Review On paper, there's very little to like about The Darkness II. Take your character Jackie Estacado, for starters. Even before taking into account the unspeakable evil to which he is host, few gaming protagonists are as monstrously unsympathetic as the contract killer turned mob boss.
Hit the fairground
Then consider the game's central conceit, 'quad-wielding', which augments regular gunplay with the manifestation of The Darkness: two hideous, serpent-like appendages that burst from Jackie's shoulders with an insatiable bloodlust.
And how about the clichés? The supporting cast of pasta-eating Goombahs called Vinnie or Jimmy or Chief. Or the spectre of his brutally murdered girlfriend Jenny, the “only good thing in his life”, fuelling Jackie's inexorable descent into hell?
Knocking one out got a bit messy
So is there anything to prevent The Darkness II's own descent towards the hell of the pre-owned shelf? Well, surprisingly, plenty. Its mechanics might feel contrived to punch a niche into a saturated market and its narrative employ some tired conventions, but within the confines of an interactive B-movie, The Darkness II is a thrilling barnstormer of a shooter.
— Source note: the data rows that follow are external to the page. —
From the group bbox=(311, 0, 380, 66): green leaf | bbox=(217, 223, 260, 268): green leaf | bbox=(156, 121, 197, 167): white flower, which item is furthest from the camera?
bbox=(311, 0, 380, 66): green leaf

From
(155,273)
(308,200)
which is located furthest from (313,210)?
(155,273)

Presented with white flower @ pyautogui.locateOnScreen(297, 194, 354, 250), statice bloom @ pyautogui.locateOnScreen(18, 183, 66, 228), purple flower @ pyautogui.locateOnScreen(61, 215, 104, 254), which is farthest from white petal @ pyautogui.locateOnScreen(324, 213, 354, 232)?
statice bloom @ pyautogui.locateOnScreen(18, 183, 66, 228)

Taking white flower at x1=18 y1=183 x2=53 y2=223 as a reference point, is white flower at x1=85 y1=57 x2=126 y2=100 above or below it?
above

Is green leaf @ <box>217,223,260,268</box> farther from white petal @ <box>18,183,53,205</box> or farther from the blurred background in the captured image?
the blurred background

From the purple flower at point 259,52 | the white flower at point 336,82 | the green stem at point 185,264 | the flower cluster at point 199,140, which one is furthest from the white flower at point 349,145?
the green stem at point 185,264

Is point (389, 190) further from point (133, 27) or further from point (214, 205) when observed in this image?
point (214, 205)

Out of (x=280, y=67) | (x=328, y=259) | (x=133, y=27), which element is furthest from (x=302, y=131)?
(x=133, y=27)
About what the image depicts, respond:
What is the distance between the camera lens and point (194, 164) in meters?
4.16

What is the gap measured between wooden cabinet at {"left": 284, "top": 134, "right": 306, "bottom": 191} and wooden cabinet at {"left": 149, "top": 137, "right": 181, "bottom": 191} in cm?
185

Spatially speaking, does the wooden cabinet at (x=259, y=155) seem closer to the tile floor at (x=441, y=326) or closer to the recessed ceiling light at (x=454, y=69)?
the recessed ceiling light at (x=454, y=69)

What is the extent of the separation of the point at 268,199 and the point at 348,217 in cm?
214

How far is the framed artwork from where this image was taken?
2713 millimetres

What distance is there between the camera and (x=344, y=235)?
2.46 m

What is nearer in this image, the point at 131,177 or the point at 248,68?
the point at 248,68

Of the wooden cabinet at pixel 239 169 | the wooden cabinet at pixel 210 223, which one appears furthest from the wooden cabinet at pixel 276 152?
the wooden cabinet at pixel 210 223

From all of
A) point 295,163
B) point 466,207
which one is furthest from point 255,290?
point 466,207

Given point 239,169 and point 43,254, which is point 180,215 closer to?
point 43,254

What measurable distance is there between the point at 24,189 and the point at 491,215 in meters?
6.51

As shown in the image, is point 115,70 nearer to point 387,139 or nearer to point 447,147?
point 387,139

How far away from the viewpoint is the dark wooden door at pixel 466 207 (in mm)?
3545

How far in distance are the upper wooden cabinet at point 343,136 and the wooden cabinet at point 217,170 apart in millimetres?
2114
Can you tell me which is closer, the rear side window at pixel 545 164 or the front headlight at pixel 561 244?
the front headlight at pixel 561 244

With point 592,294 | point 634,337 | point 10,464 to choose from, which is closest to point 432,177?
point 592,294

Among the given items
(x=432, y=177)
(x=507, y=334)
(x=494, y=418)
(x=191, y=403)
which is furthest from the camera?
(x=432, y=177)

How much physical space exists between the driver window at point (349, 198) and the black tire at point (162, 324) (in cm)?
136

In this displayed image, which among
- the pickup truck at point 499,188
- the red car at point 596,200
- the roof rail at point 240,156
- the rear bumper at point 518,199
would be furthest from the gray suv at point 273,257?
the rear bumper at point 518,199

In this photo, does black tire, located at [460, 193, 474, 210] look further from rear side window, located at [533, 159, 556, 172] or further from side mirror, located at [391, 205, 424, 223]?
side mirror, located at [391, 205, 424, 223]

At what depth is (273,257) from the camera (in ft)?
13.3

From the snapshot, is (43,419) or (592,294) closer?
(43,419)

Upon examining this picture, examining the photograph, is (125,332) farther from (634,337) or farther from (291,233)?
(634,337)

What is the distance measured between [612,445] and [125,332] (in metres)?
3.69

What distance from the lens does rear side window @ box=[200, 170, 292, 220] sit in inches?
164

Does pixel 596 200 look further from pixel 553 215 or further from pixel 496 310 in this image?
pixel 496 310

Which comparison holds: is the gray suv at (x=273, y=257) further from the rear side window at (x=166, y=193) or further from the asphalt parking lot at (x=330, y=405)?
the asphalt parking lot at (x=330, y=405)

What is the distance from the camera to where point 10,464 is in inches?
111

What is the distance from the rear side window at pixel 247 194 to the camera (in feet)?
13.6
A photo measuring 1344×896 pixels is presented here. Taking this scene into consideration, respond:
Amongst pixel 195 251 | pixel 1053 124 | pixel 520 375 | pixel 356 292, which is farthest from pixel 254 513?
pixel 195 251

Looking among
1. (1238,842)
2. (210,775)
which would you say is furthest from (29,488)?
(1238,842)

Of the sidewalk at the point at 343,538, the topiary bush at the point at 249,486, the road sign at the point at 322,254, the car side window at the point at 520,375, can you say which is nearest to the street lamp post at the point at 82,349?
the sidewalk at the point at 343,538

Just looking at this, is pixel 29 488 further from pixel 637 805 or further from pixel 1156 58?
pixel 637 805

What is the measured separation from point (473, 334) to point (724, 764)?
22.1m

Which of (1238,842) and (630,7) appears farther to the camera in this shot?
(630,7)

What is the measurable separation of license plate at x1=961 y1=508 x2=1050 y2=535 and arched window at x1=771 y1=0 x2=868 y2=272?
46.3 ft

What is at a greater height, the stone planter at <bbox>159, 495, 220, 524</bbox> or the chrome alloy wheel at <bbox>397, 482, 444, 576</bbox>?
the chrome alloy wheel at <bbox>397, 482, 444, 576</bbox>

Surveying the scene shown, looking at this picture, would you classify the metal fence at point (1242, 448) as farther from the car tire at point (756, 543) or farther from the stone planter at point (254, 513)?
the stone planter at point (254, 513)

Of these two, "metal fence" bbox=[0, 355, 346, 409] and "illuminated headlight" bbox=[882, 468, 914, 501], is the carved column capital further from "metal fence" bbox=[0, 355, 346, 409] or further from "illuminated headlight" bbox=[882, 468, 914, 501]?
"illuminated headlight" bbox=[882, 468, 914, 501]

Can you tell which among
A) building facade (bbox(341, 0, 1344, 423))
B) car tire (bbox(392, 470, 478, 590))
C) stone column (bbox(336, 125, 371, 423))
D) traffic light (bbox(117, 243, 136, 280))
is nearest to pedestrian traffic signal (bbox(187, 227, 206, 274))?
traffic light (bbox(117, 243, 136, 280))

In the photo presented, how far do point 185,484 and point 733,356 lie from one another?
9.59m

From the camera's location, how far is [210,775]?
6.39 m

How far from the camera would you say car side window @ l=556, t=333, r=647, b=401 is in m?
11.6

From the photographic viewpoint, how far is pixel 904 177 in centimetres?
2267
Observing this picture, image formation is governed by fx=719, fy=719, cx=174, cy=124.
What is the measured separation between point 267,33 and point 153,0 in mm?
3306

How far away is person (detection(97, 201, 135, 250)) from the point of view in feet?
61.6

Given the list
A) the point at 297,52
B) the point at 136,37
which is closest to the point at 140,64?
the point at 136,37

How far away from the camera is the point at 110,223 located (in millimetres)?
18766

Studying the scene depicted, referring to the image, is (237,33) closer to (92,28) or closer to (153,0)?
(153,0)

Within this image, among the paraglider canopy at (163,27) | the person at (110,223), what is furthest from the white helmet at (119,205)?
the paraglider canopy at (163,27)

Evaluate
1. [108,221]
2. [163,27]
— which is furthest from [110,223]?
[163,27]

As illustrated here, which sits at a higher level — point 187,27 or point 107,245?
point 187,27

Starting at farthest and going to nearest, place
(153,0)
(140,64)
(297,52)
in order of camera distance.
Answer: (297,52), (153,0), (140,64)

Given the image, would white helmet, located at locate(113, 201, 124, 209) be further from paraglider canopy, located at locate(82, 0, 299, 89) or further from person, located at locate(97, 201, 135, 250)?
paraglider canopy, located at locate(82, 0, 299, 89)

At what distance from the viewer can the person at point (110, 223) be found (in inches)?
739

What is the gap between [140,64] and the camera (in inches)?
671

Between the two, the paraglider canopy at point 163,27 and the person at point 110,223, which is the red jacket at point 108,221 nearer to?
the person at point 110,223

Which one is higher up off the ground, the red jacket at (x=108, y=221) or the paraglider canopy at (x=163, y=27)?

In remaining true to its source, it's also a game of intelligent contrast. Ripping out an enemy's spinal cord through his sphincter or eating his still-beating heart to regain health are obvious grotesqueries, even when tempered graphically by stylised cel-shading and cross-hatching. But the supernatural comic book horrors prove less shocking, splattered across the backdrop of a brutal criminal underworld.
Day of the tentacle
For all its Mafia clichés and ribald humour, it's a disturbingly mature depiction of violence and vice. Here, vendettas are repaid by butchering innocent family members in front of your eyes and clients pay to beat-up prostitutes in squalid, factory-sized whorehouses.